Chi sei

A te, che sei uomo dopo essere stato donna, a te che sembri un guerrigliero vietnamita ma probabilmente sei coreano. A te che hai i capelli corti, i tatuaggi lungo tutte le braccia, a te che sali sul ferry boat alle nove e venti da North Williamsburg, ogni mattina, sempre vestito di nero. A te che siedi sempre nei posti più larghi vicino alle porte, ma se qualche nanny, o qualche mamma, ha il passeggino ti scansi e sorridi. Ecco, proprio a te, vorrei chiedere chi sei. Perché mi incuriosiscono i tuoi anelli, che ogni mattina estrai dalla tasca e infili alle dita, tutte le dita, delle tue mani. Sono anelli di argento, o di metallo, grandi, egocentrici. Vorrei chiederti perché li indossi, cosa rappresentano, e soprattutto perché non sali sul ferry con loro già alle dita. Forse vai di fretta al mattino, posponi la sveglia tre volte perché odi svegliarti presto; la sera lasci gli anelli in una ciotola di legno o, chissà, forse di cristallo, sul mobile del bagno accanto al lavandino, perché ti dà fastidio dormirci. E allora dopo aver bevuto la tua tazza di caffè nero (di questo ne sono certa), guardi il telefono e, visto che sono le nove e quindici, afferri gli anelli tutti insieme e li butti in tasca, metti le scarpe, la giacca, e prendi la tua valigetta di pelle nera consumata che trovi vicino alla porta di ingresso, ‘abbandonata’ senza amore dalla sera prima. E come la ragazza bionda con le ballerine rosse che si trucca gli occhi cercando di eludere le onde dell’ East River per non ficcarsi il pennello del mascara negli occhi, tu infili i tuoi anelli. E una volta sistemati per bene, ti guardi le mani e anche se non te ne accorgi, sorridi. Di rado ti vedo guardare fuori, ché secondo me ti hanno stufato i ponti, i grattacieli, e soprattutto noi che siamo sempre gli stessi. Ti ha stufato anche la valigetta nera di pelle consumata, più consumata della tua di pelle. E sono quasi certa che ti abbiano stufato anche i tatuaggi, espansi e annacquati ormai da tanto tempo. L’unica cosa che guardi su quella barca sono i bambini. Cerchi il loro sguardo, sorridi, e quando loro ti rispondono al sorriso spalancando quelle bocche nude, tu guardi in basso. 

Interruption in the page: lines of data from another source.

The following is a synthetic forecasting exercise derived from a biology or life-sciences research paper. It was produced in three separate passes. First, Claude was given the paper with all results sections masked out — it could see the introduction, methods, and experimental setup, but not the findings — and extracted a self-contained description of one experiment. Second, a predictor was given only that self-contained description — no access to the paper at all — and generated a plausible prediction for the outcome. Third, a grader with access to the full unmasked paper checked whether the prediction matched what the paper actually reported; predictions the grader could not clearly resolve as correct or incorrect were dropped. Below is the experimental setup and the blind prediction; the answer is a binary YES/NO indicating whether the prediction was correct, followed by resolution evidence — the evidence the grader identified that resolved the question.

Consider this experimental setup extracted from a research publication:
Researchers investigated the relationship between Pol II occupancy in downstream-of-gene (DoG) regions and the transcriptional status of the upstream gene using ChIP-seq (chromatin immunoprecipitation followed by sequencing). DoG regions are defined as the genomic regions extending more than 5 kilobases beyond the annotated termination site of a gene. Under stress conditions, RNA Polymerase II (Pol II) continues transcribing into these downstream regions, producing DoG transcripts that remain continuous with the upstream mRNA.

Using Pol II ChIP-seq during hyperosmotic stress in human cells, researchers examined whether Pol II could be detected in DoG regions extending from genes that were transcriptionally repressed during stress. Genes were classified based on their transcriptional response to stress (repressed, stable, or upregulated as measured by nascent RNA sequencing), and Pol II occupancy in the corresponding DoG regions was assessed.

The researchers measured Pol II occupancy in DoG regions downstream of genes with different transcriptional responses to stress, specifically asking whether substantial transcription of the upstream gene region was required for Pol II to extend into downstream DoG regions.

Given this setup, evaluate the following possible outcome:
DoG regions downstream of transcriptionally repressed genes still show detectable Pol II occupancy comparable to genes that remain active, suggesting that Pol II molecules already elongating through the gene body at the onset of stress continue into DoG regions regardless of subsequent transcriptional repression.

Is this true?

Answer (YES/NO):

Chissà perché scendi a Dumbo, chissà che lavoro fai. Chissà se cambierai casa anche tu, presto, come tutti qui, e chissà se ci rivedremo. Chissà se prima di allora avrò il potere di attirare la tua attenzione, e il coraggio di chiederti chi sei. Perché magari per te non sei abbastanza ma per me sei un guerrigliero vietnamita che indossa gli anelli per prendere a pugni il passato che gli ha dato un corpo sbagliato, per me sei uno dei grattacieli di New York City, uno di quelli belli, chiunque tu sia.